Five pipes were replaced under the road in this 2-mile stretch and only one of them was impacted by fast water.

George thought the rock around this pipe may not have had time to set up enough before the flood. The end of the 48-foot pipe was pushed against a barbed-wire fence on the west side of the road. Public Works leadman Roman Goedeke used a track hoe to move larger rock and gravel around the pipe to hold it in place.

Public Works employees were up early Friday to barricade flooded roads.

Spinks said police helped up to 12 people who had to leave their homes because of high water. 

He said police also on two occasions had to remove teenagers swimming in the floodwater in the Main Street underpass. 

“It’s been frustrating,” Spinks said.

He urged drivers to be cautious and drive slowly around the city, especially if driving near streets that flood. The city put up a number of barricades and the barricades do not all have lights on them. 

He’s also heard complaints about the Union Pacific Railroad blocking Appleton and Crawford avenues at times on Friday when moving trains. Appleton and Crawford were the two main thoroughfares in Parsons since Southern, Corning and Main streets were closed because of high water.

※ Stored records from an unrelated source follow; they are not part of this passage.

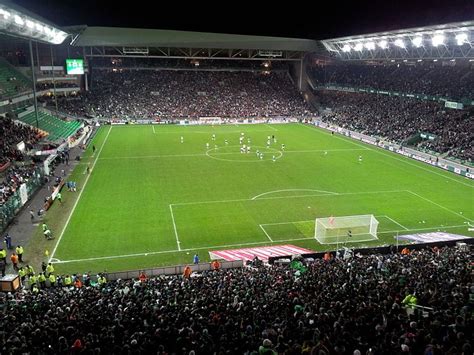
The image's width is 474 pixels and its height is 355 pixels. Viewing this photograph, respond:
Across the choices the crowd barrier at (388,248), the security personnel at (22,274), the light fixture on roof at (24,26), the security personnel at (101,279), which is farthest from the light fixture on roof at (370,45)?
the security personnel at (22,274)

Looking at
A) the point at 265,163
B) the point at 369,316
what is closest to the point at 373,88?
the point at 265,163

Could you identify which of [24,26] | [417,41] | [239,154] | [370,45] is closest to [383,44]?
[370,45]

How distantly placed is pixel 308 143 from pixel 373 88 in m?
25.0

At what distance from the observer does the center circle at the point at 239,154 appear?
1825 inches

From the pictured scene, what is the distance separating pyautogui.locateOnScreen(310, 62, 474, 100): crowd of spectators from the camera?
2328 inches

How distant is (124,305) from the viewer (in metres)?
12.8

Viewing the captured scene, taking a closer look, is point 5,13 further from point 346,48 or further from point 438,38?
point 346,48

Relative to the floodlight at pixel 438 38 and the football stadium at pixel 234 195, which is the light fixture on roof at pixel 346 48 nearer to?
the football stadium at pixel 234 195

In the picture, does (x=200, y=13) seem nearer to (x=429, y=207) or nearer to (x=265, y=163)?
(x=265, y=163)

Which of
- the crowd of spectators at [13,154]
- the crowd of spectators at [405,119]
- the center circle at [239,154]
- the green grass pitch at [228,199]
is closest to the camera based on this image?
the green grass pitch at [228,199]

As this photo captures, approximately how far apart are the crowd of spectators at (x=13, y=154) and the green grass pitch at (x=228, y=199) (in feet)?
11.6

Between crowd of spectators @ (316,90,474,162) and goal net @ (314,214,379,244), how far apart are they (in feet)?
77.4

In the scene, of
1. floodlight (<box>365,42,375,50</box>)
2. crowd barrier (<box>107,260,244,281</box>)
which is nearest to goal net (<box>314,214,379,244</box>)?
crowd barrier (<box>107,260,244,281</box>)

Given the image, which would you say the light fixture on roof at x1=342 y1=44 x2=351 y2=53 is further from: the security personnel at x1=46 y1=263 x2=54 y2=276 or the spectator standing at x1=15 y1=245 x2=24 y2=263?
the security personnel at x1=46 y1=263 x2=54 y2=276
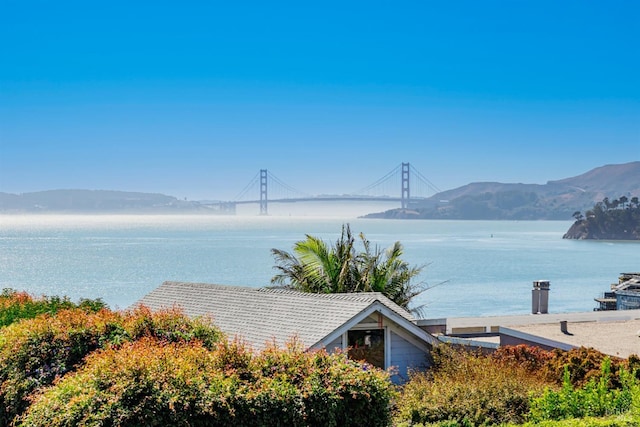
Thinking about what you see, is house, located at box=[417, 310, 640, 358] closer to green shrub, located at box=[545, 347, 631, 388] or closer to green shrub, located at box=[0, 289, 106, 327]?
green shrub, located at box=[545, 347, 631, 388]

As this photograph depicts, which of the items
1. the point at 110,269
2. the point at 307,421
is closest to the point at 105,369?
the point at 307,421

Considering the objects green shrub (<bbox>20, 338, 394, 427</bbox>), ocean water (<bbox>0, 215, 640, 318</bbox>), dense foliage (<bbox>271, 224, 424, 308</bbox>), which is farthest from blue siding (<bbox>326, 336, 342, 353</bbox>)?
ocean water (<bbox>0, 215, 640, 318</bbox>)

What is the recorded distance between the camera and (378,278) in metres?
26.3

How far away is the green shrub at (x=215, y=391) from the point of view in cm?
985

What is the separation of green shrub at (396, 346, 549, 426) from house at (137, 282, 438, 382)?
2.30 meters

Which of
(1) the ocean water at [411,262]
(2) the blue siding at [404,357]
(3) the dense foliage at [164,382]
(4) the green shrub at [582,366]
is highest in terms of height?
(3) the dense foliage at [164,382]

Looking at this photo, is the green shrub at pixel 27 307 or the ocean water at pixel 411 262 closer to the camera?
the green shrub at pixel 27 307

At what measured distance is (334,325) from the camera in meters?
16.7

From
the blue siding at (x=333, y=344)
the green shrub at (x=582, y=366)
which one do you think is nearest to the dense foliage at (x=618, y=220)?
the blue siding at (x=333, y=344)

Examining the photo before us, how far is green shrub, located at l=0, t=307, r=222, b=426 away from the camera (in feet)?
41.9

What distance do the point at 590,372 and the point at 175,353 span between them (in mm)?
7397

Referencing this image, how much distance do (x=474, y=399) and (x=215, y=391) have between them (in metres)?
5.38

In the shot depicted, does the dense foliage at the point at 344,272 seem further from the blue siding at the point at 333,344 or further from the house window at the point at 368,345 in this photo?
the blue siding at the point at 333,344

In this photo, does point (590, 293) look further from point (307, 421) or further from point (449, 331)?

He said the railroad is not governed by the police department and can block intersections as needed to move trains.

Morse said he helped the people who had to leave their homes in Parsons with a hotel for the night and is working with the American Red Cross to get them assistance.

He said he had sandbags ready if needed to protect the Parsons wastewater treatment plant Friday. But the high water receded, so they were not needed.

Morse said he will be asking county commissioners to approve a disaster declaration on Monday.